Laurie Mustard / Winnipeg Free Press
A lamp turning on after being bumped by a clumsy cat may seem like a fluke, but in this house the explanation may be more supernatural.
Got ghosts?
A friend of mine says she and her husband are living in a haunted house. I asked if they’d let me tell their spooky tale.
They agreed, asking only that we keep their name and location private, for obvious reasons. Done.
So back in July of 1987, within a week of moving into their home, Victoria (as I’ll call her for today’s purposes), awoke in the middle of the night to see a man standing on her side of the bed. He appeared to be in his mid 20s or so, was wearing a plaid shirt and glasses (and I’m guessing pants, probably), pointed at her and said, "Hey... look..." then disappeared.
"I’ve got to be dreaming," she thought, and went back to sleep. This lady is not easily rattled. "I didn’t tell my husband about that first visit."
Next, mid-September or so of that same year, she got up in the wee hours to get a glass of milk. She pours the milk, about which time she hears an old man’s voice call from the basement (there was nobody down there): "HeellooOOooo."
She doesn’t drink the milk, gets back into bed with sleeping hubby, telling him the next morning of her experience. As with most of us sensitive husbands, he says something like, "Nahhhh," and basically just dismisses it.
Also, as with most husbands, he did find a way to get some humour out of it: "Yeah, well, at least when I go away for my curling bonspiel you won’t be lonely."
Over the next few years, ghostly things keep happening occasionally. Hubby ignores it, Victoria just goes with it. "I mean, it didn’t really scare me. I didn’t feel threatened. Wasn’t bad enough to move for."
So Victoria and I are doing this interview in her living room, which is flooded with daylight from the picture window, when suddenly, the cat jumps up on an upholstered easy chair/rocker beside me, the chair bumps the pole of the lamp sitting behind it and the light goes on.
"Silly cat," says Victoria, getting up and shutting off the light. I say to her, "so does that light turn on by touch, or do you have to use the switch you shut it off with?"
"Only works by the switch, Laurie."
"Hmmm," I say, "so why did the light go on then?"
We, including hubby, checked to see if the bulb was tight, shook the lamp to see if we could make it turn on or off or flicker. Nothing. Only worked using the switch. I think I may have gotten a "hello" from the unseen residents of this little house on the prairie. Cool.
About the year 2000 or so, Victoria is in bed, sick, (hubby elsewhere in the house), when a nurse appears in the doorway of their bedroom. She’s in uniform, in her mid-50s or so, has glasses and a white towel over her shoulder. Victoria, no shrinking violet, tells me, "I got a very bad feeling from her, so I basically yelled at her, ‘Get out of here, this is MY house.’" Nurse disappears.
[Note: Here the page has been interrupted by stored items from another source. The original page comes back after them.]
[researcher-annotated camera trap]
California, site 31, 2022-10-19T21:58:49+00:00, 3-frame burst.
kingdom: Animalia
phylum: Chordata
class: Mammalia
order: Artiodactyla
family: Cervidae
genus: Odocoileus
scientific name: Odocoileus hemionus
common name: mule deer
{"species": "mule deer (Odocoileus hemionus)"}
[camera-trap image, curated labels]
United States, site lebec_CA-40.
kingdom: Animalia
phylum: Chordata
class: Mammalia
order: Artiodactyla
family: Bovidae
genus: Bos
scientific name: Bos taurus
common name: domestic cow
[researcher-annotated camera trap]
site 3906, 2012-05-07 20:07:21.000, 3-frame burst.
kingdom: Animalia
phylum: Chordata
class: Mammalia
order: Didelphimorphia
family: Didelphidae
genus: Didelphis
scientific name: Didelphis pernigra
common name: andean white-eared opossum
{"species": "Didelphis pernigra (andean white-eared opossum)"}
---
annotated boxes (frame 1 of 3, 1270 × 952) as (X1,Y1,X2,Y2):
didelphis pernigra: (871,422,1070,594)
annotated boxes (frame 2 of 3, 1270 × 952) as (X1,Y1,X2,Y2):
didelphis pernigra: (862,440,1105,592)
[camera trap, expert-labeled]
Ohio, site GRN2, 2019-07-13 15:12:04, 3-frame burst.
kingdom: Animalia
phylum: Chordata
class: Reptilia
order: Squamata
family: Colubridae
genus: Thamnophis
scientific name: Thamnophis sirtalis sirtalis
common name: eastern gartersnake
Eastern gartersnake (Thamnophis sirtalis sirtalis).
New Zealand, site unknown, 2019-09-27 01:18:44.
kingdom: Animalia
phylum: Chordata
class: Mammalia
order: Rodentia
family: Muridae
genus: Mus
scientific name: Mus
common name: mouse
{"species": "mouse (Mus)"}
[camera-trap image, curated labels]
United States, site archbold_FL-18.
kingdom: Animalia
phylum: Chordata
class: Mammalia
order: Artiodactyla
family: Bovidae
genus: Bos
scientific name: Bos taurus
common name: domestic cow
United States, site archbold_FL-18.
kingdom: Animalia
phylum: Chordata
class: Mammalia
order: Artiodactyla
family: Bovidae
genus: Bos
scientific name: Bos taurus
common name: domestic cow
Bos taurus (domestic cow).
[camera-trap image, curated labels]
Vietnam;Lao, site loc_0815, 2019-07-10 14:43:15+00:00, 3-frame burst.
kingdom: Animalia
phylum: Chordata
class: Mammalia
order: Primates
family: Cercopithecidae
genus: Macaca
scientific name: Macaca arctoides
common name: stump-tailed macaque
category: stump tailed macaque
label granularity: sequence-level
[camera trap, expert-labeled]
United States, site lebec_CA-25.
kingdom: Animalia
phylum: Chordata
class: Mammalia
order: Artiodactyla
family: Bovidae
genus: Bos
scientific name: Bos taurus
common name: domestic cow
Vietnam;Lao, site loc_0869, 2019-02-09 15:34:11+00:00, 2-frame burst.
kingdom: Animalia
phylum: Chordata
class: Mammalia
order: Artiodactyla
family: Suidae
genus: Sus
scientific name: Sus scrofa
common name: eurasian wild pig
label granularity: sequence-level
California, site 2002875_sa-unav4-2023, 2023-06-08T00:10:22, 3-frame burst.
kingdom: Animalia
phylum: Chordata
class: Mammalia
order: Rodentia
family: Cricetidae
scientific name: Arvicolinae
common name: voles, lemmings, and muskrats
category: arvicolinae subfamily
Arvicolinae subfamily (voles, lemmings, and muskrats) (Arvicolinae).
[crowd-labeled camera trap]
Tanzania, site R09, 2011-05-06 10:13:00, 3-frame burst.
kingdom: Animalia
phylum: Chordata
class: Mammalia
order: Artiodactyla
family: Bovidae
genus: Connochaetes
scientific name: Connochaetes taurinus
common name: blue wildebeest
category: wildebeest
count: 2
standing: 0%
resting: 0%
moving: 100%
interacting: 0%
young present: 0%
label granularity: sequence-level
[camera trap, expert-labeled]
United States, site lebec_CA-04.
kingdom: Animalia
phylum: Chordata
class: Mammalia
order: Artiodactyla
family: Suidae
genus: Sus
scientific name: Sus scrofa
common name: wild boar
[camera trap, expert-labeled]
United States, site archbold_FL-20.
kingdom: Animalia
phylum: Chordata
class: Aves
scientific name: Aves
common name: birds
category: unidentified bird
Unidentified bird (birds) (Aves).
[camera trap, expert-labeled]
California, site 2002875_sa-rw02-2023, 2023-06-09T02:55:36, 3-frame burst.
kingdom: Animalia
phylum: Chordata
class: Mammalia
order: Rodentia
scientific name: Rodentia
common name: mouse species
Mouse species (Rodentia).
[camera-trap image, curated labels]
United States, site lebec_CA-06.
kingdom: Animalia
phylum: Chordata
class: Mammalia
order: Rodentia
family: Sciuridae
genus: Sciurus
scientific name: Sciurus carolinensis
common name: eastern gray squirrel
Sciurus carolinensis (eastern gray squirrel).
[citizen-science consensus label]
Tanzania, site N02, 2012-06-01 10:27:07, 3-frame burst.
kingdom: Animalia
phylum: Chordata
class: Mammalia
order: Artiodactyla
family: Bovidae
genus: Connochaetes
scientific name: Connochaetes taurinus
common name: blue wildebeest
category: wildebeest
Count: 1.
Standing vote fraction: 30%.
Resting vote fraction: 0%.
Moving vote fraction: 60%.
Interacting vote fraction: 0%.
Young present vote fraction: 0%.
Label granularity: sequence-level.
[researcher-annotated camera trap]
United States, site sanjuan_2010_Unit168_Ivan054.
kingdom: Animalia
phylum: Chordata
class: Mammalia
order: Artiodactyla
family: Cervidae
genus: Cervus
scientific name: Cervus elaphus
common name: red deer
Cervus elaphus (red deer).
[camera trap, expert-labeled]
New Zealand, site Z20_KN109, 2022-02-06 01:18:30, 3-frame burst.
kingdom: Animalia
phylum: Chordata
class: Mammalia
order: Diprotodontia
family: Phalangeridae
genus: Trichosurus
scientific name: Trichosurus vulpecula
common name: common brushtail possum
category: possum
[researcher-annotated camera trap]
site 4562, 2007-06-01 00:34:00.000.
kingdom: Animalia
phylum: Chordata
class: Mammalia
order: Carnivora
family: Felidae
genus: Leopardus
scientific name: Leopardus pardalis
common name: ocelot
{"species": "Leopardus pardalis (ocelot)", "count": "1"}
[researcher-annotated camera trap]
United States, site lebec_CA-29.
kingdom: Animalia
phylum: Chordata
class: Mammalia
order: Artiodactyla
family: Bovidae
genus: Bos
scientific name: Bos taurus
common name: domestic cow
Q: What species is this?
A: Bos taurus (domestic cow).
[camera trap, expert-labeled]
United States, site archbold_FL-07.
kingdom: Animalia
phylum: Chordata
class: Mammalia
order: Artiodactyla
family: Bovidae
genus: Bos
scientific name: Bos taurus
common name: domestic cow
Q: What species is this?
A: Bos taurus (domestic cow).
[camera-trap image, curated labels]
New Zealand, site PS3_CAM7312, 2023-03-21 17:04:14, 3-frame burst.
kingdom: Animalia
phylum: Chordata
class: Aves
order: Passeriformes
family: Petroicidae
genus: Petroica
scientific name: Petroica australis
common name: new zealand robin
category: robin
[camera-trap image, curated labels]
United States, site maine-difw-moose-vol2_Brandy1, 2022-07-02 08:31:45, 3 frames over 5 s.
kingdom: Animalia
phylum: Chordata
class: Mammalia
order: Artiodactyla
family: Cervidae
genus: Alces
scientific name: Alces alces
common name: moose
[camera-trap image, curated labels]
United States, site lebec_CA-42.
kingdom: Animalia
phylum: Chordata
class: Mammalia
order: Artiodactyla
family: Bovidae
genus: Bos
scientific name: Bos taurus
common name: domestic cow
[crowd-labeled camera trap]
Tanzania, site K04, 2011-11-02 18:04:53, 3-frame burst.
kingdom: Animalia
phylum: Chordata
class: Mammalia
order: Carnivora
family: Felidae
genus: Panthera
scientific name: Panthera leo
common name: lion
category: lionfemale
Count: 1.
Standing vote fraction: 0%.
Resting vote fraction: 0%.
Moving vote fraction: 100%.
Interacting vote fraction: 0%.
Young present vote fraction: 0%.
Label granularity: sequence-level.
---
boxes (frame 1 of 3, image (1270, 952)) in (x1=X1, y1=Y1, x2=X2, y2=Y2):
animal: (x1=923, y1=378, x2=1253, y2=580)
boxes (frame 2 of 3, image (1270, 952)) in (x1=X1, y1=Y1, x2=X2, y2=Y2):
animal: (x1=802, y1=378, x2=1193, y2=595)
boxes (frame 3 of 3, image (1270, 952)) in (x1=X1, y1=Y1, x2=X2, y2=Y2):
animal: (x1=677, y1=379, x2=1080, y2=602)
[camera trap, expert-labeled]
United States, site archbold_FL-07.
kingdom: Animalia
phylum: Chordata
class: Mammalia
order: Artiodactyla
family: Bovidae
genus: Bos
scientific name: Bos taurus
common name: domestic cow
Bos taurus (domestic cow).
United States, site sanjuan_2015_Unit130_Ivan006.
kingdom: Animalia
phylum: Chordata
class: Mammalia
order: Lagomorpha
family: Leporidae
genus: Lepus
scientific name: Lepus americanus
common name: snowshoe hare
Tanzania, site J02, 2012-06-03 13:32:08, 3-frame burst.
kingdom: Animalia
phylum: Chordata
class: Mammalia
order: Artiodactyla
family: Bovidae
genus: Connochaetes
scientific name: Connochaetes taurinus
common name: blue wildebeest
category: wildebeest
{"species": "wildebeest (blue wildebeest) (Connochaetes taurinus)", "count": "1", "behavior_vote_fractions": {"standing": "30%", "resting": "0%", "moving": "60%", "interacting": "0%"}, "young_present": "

There have been so many incidents it’s impossible to tell them all here, but there’s been another nurse appearance, this one for hubby, carrying a clipboard. Even visitors staying over have been frightened by ghostly happenings, a niece watched a flock of orbs come in through the front picture window, televisions and radios go on and off at all times of the day and night and always, continuing to this day, the sound of footsteps, someone walking, downstairs, upstairs, everything stopping for a month or two, but then back it comes.
"One night," recalls Victoria, "I awoke to see smoke coming down from the ceiling, like a dry ice kinda thing, and above the smoke there was what appeared to be brown cloth."
Victoria says recently, a couple of times before hubby came up from the basement to go to bed he was preceded by, first, a young woman in a flowered blue dress and, another time, by a young boy with glasses. Hubby is not quite as comfortable with all of this as he used to be — and that would be since he woke up in the middle of the night on the downstairs couch to an old woman, hands clutched around his throat, attempting to choke him. There’s always a light on when he’s down there now.
Victoria, who describes herself as "a sensitive" isn’t going to be scared out of her cozy house by any ghosts. "They don’t do anything, they’re just there. I also tuned into the Dalnavert and Vaughn Street Jail entities on a visit. Didn’t like how they made me feel, had to leave."
But at home, it’s just aaaall in the family. Thanks Victoria, spooky fun stuff. Pat kitty for me.